◆ Requirement:
Reproduce only the lines of the material below that start at the line containing "United States, site sanjuan_2016_Unit160_Ivan070." and stop at the line containing "site SER_S13_E02.". Keep both end lines.

◆ Extracted information:
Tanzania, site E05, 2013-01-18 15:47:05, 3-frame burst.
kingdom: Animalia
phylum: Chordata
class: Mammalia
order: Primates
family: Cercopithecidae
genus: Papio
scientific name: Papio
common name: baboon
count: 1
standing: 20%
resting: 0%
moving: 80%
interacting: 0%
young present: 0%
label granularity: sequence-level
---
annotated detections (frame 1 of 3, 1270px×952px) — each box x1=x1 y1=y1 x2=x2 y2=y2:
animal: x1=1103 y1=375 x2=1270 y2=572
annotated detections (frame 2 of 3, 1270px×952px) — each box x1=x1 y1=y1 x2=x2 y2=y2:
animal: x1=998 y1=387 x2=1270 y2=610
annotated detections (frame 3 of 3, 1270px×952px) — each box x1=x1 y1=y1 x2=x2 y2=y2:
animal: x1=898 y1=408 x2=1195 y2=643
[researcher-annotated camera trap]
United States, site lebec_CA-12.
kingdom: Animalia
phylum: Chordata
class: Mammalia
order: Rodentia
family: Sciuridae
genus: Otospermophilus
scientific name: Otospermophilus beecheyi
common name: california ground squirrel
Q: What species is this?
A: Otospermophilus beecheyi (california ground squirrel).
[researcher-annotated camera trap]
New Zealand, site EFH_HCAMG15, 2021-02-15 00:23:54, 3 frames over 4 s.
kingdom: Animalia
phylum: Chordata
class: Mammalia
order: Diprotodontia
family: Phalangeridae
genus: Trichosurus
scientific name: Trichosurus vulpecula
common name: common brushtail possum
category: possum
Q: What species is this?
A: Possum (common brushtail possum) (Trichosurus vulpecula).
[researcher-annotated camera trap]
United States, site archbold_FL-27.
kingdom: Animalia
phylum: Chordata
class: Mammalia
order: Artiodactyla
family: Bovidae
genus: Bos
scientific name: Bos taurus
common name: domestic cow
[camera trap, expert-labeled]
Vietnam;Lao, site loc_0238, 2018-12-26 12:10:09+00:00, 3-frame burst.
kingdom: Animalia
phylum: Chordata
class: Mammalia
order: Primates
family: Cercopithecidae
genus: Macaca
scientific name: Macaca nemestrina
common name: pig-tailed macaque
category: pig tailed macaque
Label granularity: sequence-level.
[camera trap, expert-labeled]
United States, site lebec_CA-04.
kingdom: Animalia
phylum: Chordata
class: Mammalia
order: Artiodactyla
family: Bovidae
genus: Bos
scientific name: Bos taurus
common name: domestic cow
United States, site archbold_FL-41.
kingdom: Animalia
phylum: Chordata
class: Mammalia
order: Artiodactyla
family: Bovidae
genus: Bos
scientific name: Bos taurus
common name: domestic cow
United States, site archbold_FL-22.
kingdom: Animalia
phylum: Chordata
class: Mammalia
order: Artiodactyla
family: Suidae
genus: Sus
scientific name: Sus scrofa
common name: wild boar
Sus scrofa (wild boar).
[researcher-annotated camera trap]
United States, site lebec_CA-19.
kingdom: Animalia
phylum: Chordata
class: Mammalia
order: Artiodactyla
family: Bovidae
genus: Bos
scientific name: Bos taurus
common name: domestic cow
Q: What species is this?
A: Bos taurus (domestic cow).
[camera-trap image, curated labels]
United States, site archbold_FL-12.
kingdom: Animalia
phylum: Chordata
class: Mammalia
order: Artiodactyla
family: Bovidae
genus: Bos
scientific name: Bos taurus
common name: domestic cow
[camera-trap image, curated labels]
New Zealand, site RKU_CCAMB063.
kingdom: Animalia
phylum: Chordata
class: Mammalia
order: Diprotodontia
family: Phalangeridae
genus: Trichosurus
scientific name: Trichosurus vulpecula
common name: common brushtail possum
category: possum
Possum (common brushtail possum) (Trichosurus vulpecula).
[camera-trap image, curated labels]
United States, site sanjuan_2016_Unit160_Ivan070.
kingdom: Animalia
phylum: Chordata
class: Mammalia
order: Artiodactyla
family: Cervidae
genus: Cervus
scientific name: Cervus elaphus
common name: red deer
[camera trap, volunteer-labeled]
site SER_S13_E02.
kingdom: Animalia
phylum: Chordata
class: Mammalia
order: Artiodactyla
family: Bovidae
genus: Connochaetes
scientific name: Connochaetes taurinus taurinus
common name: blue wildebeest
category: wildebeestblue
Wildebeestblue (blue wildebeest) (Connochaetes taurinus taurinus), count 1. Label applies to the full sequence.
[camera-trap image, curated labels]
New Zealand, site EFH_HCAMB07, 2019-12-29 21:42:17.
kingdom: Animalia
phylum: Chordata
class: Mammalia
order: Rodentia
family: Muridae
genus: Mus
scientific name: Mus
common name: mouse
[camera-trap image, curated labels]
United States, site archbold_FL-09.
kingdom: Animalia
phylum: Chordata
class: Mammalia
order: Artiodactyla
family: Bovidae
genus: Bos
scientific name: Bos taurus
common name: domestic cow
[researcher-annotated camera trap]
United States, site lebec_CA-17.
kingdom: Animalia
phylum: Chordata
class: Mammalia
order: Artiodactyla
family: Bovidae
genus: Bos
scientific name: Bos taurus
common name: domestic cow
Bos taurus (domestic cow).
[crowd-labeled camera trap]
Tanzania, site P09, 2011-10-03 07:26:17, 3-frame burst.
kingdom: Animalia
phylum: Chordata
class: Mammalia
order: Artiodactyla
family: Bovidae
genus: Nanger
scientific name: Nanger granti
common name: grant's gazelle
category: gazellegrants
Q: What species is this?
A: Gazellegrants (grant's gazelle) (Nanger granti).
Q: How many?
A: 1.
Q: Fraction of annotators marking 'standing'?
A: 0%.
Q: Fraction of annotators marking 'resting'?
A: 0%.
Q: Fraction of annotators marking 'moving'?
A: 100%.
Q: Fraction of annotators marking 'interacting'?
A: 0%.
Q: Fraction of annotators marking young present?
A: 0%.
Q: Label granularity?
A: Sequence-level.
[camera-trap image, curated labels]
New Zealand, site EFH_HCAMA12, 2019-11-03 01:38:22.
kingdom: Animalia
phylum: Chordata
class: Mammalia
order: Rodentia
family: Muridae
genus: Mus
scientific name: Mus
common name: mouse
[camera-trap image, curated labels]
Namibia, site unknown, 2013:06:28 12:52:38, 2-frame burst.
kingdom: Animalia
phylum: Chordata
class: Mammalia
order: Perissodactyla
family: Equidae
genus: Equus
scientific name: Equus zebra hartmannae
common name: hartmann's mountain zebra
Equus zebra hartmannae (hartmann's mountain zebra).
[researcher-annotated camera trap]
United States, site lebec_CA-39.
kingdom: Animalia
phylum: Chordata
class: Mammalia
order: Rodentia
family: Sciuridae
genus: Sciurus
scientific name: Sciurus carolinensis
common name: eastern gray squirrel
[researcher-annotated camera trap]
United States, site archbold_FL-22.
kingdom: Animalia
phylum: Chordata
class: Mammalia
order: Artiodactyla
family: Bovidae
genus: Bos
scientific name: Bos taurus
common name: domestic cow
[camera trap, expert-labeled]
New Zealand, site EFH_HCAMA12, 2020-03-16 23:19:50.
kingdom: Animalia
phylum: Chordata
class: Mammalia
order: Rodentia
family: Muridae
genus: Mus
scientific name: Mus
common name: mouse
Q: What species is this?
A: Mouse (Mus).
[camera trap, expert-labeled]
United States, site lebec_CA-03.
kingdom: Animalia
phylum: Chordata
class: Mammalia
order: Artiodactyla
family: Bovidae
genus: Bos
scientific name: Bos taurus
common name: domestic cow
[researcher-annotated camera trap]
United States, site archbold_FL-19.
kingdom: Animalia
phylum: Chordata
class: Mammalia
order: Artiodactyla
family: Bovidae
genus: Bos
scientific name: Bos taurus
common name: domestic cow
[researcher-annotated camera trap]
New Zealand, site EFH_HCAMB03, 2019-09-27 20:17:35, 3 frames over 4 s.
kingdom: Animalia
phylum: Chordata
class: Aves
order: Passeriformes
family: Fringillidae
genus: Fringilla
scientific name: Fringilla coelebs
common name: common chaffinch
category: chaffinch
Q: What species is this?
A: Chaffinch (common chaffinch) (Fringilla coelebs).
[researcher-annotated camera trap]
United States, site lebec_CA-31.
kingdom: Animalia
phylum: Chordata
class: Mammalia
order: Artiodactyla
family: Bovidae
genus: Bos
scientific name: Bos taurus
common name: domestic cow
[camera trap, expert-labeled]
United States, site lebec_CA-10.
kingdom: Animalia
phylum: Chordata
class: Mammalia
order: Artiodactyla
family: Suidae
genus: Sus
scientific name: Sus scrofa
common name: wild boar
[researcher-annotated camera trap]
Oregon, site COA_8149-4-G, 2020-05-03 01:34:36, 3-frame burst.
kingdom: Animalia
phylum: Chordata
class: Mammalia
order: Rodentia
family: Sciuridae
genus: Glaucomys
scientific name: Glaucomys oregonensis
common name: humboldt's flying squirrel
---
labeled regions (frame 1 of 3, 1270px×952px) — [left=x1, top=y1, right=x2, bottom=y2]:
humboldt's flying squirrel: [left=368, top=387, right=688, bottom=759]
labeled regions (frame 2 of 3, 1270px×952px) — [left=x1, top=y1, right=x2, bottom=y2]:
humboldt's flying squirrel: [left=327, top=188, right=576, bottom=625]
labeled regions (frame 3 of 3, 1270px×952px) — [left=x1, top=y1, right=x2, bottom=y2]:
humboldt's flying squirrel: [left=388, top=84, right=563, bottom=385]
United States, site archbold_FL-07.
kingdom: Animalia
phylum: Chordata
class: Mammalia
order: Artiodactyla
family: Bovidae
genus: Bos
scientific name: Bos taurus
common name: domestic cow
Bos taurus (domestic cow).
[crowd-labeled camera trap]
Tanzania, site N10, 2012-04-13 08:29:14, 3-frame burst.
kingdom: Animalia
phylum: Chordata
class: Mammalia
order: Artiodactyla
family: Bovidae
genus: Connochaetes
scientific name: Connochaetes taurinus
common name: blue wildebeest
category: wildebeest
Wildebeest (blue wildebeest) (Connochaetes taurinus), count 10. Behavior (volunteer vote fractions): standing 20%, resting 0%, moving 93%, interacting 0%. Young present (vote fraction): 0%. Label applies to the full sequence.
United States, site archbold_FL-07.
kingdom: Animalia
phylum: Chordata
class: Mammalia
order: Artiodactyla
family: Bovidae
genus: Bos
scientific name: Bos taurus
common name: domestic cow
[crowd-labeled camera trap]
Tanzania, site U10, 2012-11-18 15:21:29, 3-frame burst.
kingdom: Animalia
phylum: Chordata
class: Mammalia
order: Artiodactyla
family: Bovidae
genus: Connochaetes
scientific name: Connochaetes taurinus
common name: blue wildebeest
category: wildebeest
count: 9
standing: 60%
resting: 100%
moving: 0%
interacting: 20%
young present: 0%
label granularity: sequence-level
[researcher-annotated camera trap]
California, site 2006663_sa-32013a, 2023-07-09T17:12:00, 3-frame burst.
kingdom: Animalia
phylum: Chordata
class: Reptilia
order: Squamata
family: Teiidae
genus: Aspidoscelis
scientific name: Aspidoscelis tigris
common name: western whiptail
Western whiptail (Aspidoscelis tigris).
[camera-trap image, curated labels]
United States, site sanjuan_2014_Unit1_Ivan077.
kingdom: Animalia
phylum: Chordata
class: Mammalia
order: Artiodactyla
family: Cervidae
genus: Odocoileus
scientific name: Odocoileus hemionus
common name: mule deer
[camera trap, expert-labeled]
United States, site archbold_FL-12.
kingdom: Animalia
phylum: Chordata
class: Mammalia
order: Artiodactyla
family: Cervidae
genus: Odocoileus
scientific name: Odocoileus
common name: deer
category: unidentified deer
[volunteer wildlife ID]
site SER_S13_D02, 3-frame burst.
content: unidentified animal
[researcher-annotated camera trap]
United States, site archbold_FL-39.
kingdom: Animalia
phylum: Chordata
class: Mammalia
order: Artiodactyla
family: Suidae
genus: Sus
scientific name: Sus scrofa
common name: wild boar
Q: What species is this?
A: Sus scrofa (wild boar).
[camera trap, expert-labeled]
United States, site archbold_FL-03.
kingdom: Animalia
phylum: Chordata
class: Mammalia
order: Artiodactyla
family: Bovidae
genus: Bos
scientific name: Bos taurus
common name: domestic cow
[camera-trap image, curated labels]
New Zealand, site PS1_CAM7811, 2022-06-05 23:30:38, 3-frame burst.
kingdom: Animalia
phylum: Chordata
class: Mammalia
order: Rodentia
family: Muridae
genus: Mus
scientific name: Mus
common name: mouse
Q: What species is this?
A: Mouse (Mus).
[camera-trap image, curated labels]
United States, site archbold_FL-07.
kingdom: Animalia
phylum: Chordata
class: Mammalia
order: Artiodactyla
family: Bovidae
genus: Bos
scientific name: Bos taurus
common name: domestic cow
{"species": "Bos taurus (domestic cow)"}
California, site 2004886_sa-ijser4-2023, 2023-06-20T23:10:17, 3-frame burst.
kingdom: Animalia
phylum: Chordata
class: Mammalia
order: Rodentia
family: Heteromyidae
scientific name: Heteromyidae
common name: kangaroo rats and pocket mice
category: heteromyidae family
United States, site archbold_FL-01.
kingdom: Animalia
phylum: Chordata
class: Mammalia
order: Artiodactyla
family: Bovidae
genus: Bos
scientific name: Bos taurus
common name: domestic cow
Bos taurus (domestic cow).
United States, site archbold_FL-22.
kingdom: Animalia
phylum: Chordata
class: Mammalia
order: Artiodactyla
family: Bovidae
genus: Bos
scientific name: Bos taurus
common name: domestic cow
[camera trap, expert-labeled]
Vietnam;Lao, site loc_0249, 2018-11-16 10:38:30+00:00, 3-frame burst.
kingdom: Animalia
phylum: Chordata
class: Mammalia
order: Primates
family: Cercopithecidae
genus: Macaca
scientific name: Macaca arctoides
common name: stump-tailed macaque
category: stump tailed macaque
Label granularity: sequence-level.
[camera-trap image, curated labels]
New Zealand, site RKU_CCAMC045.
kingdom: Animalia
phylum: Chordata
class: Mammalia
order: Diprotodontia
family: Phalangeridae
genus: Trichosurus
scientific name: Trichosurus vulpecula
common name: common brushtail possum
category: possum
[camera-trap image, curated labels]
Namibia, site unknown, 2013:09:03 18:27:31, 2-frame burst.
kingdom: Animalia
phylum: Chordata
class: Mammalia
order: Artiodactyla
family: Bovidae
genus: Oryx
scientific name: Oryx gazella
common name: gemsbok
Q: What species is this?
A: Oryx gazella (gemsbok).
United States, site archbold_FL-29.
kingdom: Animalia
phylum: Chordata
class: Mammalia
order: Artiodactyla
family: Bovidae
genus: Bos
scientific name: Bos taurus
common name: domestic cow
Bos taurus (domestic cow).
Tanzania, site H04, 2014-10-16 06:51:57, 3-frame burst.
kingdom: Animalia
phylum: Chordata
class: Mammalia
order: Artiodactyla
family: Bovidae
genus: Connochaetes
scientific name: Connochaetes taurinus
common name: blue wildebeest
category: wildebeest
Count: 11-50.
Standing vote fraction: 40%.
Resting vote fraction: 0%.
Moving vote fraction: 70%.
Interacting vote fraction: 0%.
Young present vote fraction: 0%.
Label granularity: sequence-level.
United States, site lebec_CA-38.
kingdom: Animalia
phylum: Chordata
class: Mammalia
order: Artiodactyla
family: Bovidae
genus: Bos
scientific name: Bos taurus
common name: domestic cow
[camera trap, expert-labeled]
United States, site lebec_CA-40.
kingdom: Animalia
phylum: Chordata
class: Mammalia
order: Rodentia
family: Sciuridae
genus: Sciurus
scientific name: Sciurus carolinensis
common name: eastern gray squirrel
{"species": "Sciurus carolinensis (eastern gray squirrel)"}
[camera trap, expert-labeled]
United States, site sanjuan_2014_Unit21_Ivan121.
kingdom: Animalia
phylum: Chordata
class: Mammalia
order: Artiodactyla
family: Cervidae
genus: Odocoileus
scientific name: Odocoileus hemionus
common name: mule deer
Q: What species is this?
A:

◆ Response to this exercise:
United States, site sanjuan_2016_Unit160_Ivan070.
kingdom: Animalia
phylum: Chordata
class: Mammalia
order: Artiodactyla
family: Cervidae
genus: Cervus
scientific name: Cervus elaphus
common name: red deer
[camera trap, volunteer-labeled]
site SER_S13_E02.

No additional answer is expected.